今月もご覧頂きましてありがとうございます。
SBDコラムニストの栗原弘教です。

今回は、肩関節の可動域や機能を改善させる為のリリースとエクササイズについて書いて行こうと思います。

<目次>
・リリースした方が良い筋肉
・肩関節周辺のエクササイズ
・まとめ

リリースした方が良い筋肉

肩関節の動きを悪くする筋肉は大変多くあるので、この一つの筋肉を伸ばしたり緩めたりするだけで全てが改善する、という事はなかなか望む事ができません。

しかし、特に重要で動きに制限をかけやすく、硬まりやすい筋肉もあります。
今回は私の経験的にも重点的にケアをした方が良い筋肉についてご紹介します。

【小胸筋】

小胸筋は大胸筋の奥にあり、肋骨から肩甲骨(烏口突起)に付着します。
機能は肩甲骨の下制や下方回旋と外転、肋骨の挙上です。

肩甲骨の下制や下方回旋はBIG3を行う際にとても重要な働きになります。
特にベンチプレスではその動きが適切に出来るかどうかでフォームの精度が変わり、使用重量の変動に繋がります。

故に、小胸筋が硬くなる事で「上手くフォームが作れない→無理なポジションでトレーニングすることになる→関節や別の筋肉に過度な負担を強いる→痛みや違和感に繋がる」といった事になって行きます。

その様な事を事前に防ぎ、より適切に対象の筋肉に負荷を乗せられたり、動作を円滑に行える様にする為にストレッチやリリースを必ず取り入れて見てください。

ストレッチ方法

壁や柱の横に立ち、肘が耳の横にくる程度の高さに手を挙げます。
その状態から写真の様に手を壁につけ、支点を作り身体を捻ります。

この時、身体は斜め下方向に捻るようにします。
また、力で捻るのではなく、上手く体重をそちらへかけていくようにすると、力みが少なくストレッチ感も感じやすくなります。

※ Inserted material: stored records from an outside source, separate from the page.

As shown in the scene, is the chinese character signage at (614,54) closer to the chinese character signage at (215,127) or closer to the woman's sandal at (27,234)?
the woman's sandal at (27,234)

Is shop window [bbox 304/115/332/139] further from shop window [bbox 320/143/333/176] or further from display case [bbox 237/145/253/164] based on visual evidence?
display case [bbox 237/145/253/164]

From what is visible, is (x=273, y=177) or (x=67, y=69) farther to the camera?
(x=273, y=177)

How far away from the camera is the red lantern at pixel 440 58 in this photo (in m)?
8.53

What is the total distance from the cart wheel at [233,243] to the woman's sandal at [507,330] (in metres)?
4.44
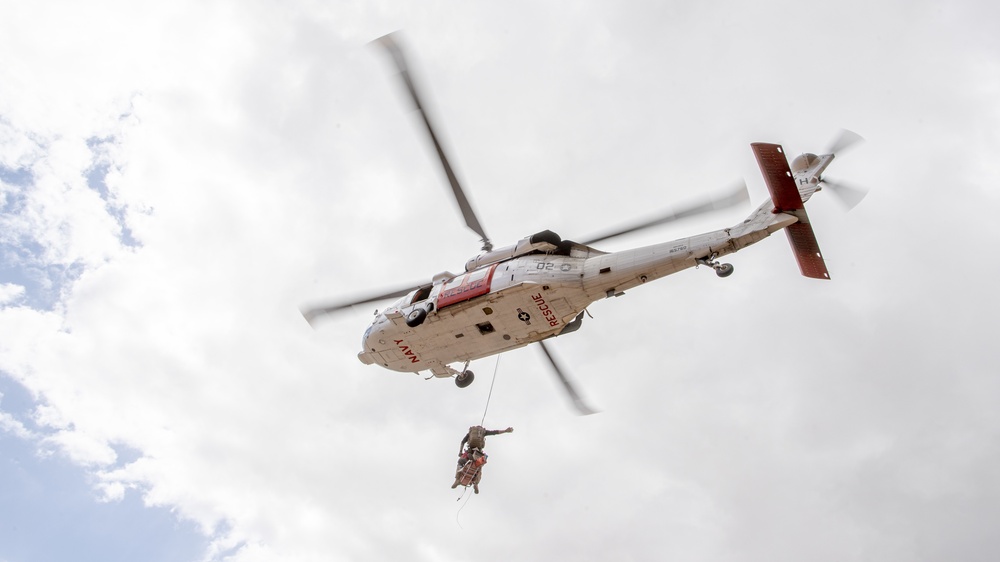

これを1回10〜20秒、3〜5回程繰り返すと良いです。

【肩関節後部】

次に、肩関節の後部です。
肩関節の後部周辺には、ローテーターカフと呼ばれる外旋筋群や広背筋、上腕三頭筋など多くの筋肉が密集しています。

それ故、各筋肉のバランスが崩れやすかったり、先記の小胸筋や大胸筋などの拮抗する筋群の過剰収縮によって引き伸ばされた状態で硬まってしまい、上手く機能しない事も多く見受けられます。

従って、こちらも一度しっかりと緩める事で筋バランスを整える事が必要になります。

リリース方法

写真の様に横になり、腕を90〜120度程度の位置に置きます。
次に、テニスボールやトリガーボールなどを肩関節後部に当たるように置きます。
やや半身の状態を作り、硬さを感じる箇所や普段痛みや違和感を感じている箇所を探し、痛気持ちいい程度の圧をかけていきます。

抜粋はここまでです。